Les chercheurs restent divisés sur la place et la portée réelle des idées mercantilistes[38].
Les mercantilistes, qui sont généralement des praticiens, comme William Petty, rassemblent un nombre considérable de données et les utilisent pour leur recherche. À ce titre, Petty est généralement crédité d'avoir été le premier à utiliser des analyses empiriques pour étudier l'économie. Adam Smith au contraire rejette la méthode, prétextant que les raisonnements déductifs à partir des principes de base sont la méthode adéquate pour mettre à jour des vérités économiques.
On reconnaît par ailleurs que des politiques d'inspiration mercantiliste ont eu un impact positif sur les États. Adam Smith loue les Actes de Navigation pour leur contribution à l'expansion de la flotte de commerce britannique qui joua un rôle majeur dans la transformation de l'Angleterre en la superpuissance navale et économique qu'elle va devenir pour plus de deux siècles.
Aujourd'hui, les historiens de la pensée économique s'éloignent d'une remise en cause totale des idées mercantilistes, notamment en replaçant ces théories dans leur contexte historique.
Pour Schumpeter, Adam Smith a développé une « critique inintelligente » du mercantilisme, dans lequel il voit les prémices de la politique industrielle.
Au XXe siècle, John Maynard Keynes soutient certains principes mercantilistes et dénonce la vision d'Adam Smith qui ne voit les véritables causes de la prospérité que dans les marchandises, la population et les institutions. Keynes rappelle combien l'offre de monnaie, la balance commerciale et les taux d'intérêt jouent un rôle majeur dans une économie :
« Nous sommes tentés de voir dans la monnaie un élixir qui stimule l'activité du système. »
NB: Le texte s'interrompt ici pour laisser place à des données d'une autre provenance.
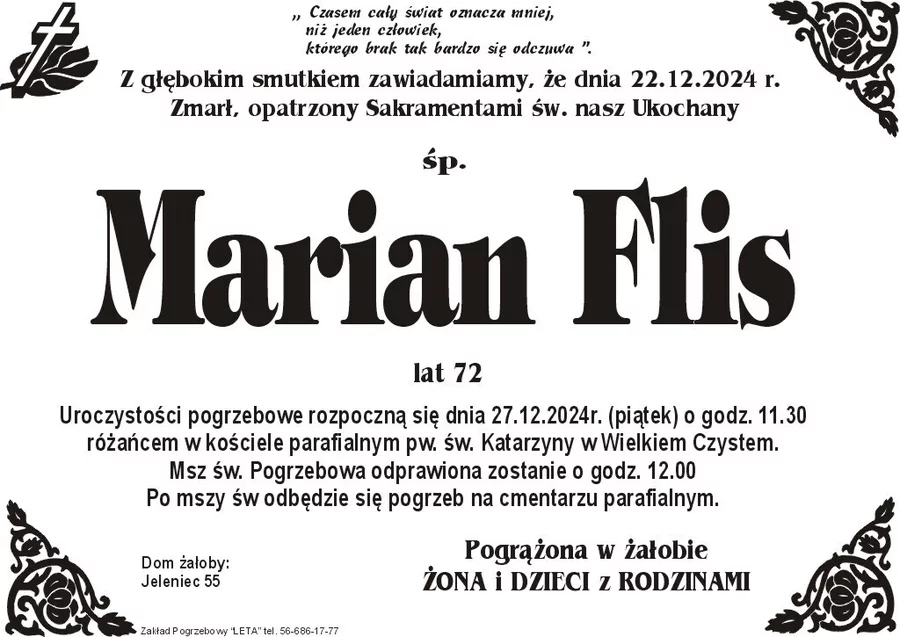 „ Czasem cały świat oznacza mniej, niż jeden człowiek, którego brak tak bardzo się odczuwa ”.

Z głębokim smutkiem zawiadamiamy, że dnia 22.12.2024 r. Zmarł, opatrzony Sakramentami św. nasz Ukochany

śp.

Marian Flis

lat 72

Uroczystości pogrzebowe rozpoczną się dnia 27.12.2024r. (piątek) o godz. 11.30 różańcem w kościele parafialnym pw. św. Katarzyny w Wielkiem Czystem. Msz św. Pogrzebowa odprawiona zostanie o godz. 12.00 Po mszy św odbędzie się pogrzeb na cmentarzu parafialnym.

Dom żałoby: Jeleniec 55

Pogrążona w żałobie
ŻONA i DZIECI z RODZINAMI

Zakład Pogrzebowy "LETA" tel. 56-686-17-77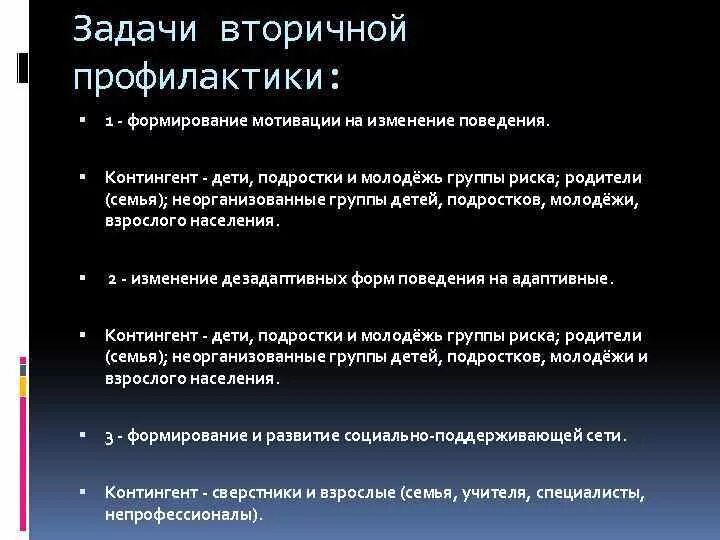 Задачи вторичной профилактики:

▪ 1 - формирование мотивации на изменение поведения.

▪ Контингент - дети, подростки и молодёжь группы риска; родители (семья); неорганизованные группы детей, подростков, молодёжи, взрослого населения.

▪ 2 - изменение дезадаптивных форм поведения на адаптивные.

▪ Контингент - дети, подростки и молодёжь группы риска; родители (семья); неорганизованные группы детей, подростков, молодёжи и взрослого населения.

▪ 3 - формирование и развитие социально-поддерживающей сети.

▪ Контингент - сверстники и взрослые (семья, учителя, специалисты, непрофессионалы).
— John Maynard Keynes, Théorie générale de l'emploi, de l'intérêt et de la monnaie, chap. 13, III, 1936.
« En un temps où elles [les autorités] ne pouvaient agir directement sur le taux de l’intérêt intérieur ou sur les autres motifs qui incitent à l’investissement domestique, les mesures propres à améliorer la balance commerciale étaient leurs seuls moyens directs d’augmenter l’investissement extérieur ; et l’effet d’une balance commerciale favorable sur les entrées de métaux précieux était en même temps leur seul moyen indirect de réduire le taux de l’intérêt intérieur, c’est-à-dire d’accroître l’incitation à l’investissement domestique »
— John Maynard Keynes, Théorie générale de l'emploi, de l'intérêt et de la monnaie, chap. 23, trad. fr. P. B. Payot, p. 332
Les efforts de Keynes pour réhabiliter les idées mercantilistes n'ont cependant pas suffi à redresser la tendance : le mercantilisme reste associé à un mouvement historique ancien, avec une connotation péjorative, en ce sens qu'il est souvent associé au seul volet défensif de ses préconisations (à savoir la promotion exclusive de mesures protectionnistes).
Selon Daniel Cohen, les récents échecs des négociations au sein de l’OMC sont révélateurs de ce « mercantilisme éclairé ». Si les négociations des rounds antérieurs avaient pu aboutir, c’est grâce à des compromis, à des concessions réciproques et équitables. Les pays riches acceptaient par exemple de libéraliser le secteur textile en échange d’avantages en matière de services financiers concédés par les pays en voie de développement. Au contraire, lors du sommet de Cancún de 2003, les négociations entre pays riches et pauvres ont changé de nature. Les débats se sont focalisés sur la question agricole où les opportunités d’un échange mutuellement profitable ont paru inexistantes. Loin d’être un « jeu à somme positive », le commerce international est dès lors apparu comme un « jeu à somme nulle », l’enjeu du sommet étant devenu : « nos agriculteurs ou les vôtres », comme si les gains d’une nation signifiaient des pertes pour une autre[41].